# Computer starts, but no display



## CausticSushi (Apr 7, 2008)

Hi, heres my problem. When i turn on my pc the fans start up but i get no display. ive tried a number of things:

Plugged in my monitor to my laptop, monitor was working properly.

Checked the motherboard itself to see if it was shorting on the case. Checked out ok.

Unplugged everything except for ram/cpu/motherboard/video card. still nothing.

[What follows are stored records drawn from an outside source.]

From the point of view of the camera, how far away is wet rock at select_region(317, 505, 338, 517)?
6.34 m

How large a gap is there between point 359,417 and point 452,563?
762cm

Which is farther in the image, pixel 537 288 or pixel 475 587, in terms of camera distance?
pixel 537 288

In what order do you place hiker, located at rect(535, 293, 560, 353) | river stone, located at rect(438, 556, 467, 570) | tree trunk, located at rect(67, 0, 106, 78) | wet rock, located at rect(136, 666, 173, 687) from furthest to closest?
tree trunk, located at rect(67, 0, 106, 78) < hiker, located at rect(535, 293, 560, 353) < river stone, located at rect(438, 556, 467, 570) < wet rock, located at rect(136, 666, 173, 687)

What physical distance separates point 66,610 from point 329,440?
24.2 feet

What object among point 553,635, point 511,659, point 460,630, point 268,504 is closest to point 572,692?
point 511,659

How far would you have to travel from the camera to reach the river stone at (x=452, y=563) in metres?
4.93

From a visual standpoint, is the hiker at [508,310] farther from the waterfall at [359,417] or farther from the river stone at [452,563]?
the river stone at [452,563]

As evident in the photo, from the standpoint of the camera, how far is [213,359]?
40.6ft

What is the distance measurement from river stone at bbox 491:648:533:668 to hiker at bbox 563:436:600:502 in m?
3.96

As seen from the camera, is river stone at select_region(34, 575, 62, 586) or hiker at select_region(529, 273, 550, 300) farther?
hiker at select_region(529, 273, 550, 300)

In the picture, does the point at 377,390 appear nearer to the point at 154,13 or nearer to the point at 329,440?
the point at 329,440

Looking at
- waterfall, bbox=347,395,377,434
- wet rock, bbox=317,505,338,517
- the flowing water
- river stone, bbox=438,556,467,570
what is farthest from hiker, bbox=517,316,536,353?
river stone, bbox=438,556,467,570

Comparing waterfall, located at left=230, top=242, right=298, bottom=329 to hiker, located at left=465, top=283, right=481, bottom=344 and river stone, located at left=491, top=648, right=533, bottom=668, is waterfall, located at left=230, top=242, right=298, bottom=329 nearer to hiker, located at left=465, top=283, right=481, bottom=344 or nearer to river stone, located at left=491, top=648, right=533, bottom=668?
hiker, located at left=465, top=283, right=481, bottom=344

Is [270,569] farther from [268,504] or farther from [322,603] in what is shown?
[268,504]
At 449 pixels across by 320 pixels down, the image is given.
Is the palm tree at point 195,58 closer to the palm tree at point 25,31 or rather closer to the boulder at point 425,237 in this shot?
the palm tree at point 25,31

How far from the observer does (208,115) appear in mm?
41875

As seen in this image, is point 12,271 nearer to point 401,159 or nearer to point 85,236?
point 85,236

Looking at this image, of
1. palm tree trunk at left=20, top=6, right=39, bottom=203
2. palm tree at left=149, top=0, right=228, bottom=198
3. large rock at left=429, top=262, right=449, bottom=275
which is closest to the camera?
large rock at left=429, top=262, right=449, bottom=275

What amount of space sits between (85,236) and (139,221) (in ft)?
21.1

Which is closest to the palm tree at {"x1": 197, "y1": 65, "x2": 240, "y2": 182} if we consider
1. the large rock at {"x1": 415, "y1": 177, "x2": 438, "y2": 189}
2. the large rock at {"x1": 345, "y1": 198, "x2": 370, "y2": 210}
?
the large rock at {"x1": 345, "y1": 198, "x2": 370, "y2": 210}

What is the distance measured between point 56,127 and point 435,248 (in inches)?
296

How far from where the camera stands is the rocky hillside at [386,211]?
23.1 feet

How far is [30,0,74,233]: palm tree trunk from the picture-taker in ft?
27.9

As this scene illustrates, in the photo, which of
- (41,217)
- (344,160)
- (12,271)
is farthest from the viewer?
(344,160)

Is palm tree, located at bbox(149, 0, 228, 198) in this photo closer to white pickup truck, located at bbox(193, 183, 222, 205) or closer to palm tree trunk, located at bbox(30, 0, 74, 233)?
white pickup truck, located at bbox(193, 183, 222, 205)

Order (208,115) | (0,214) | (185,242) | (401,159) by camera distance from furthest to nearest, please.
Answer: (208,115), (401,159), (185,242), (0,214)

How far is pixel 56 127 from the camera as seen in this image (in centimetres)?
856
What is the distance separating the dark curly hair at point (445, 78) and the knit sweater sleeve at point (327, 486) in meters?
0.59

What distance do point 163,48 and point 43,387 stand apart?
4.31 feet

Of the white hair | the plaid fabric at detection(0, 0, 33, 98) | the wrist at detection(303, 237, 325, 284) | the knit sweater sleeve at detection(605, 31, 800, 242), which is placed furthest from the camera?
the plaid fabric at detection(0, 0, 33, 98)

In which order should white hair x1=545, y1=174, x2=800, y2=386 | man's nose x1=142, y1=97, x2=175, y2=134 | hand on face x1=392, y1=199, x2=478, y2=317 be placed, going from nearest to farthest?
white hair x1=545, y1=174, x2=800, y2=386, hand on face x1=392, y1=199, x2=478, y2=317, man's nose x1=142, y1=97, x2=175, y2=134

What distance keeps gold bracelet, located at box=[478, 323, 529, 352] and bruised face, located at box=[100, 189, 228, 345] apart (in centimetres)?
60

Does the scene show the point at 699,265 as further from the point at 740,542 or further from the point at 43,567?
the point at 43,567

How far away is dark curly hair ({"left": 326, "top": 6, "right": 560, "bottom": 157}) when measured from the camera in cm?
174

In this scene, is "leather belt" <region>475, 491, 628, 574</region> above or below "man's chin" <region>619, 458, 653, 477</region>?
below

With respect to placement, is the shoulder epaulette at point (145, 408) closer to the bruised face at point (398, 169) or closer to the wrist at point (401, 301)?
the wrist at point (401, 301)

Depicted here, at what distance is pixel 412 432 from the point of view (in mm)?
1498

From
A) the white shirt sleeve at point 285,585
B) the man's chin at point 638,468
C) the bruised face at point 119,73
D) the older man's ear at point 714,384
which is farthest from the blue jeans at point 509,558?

What ive noticed is, when i start up the pc it doesnt make a lot of the usual startup sounds... beeping and such. Any ideas?


----------



## BCCOMP (Jul 9, 2007)

Hi,
Welcome to TSF.
Are you getting any beep codes?
Try reseating the RAM. If you have more than 1 stick remove one at a time to see if it will POST. Also running MEMTEST (under my signature) may determine if the RAM is good (again one stick at a time).
Next, Check the video card. If you can get a used (Cheap) one and replace it to see if it will POST.
Lastly, the power supply may be at fault. 
What is the make and model of both the video card and PSU?
Hope this helps.
Bill


----------



## CausticSushi (Apr 7, 2008)

I dont currently have an extra video card. i was gonna try that next. i already tried the ram but since there was no beeping telling me there wasnt a problem with it i ruled that out. Theres no beeping at all actually, normally i get some sounds when its starting up. Right now i believe im stuck between the video card and motherboard and sadly i have no onboard or spare video card to test. Of course i could be wrong.

The video card is an ATI Radeon 700x Pro and the psu is a Dynex 400 watt

My pc has been working fine for a few years, i cant imagine it being the psu

Edit- This is not a new system. Ive had it running for a few years now.


----------



## BCCOMP (Jul 9, 2007)

Hi
The Dynex 400 watt is a very low grade PSU, in my opinion. It is less than $10.00 on E-bay.
Your graphics card requires (at a minimum 300 watt) although I would get at least a good quality 500 watt PSU. The graphics card is not the only thing running on your PC.
I would not be surprised if the Dynex PSU took out your Graphics card or MoBo.
I would suggest the cheap video card step first to see if it will POST. If it does the MoBo should be OK. I would still replace the PSU with a better quaility though.
Let me know how you make out.
Thanks,
Bill


----------



## CausticSushi (Apr 7, 2008)

Thanks for the info. ill let you know what happens


----------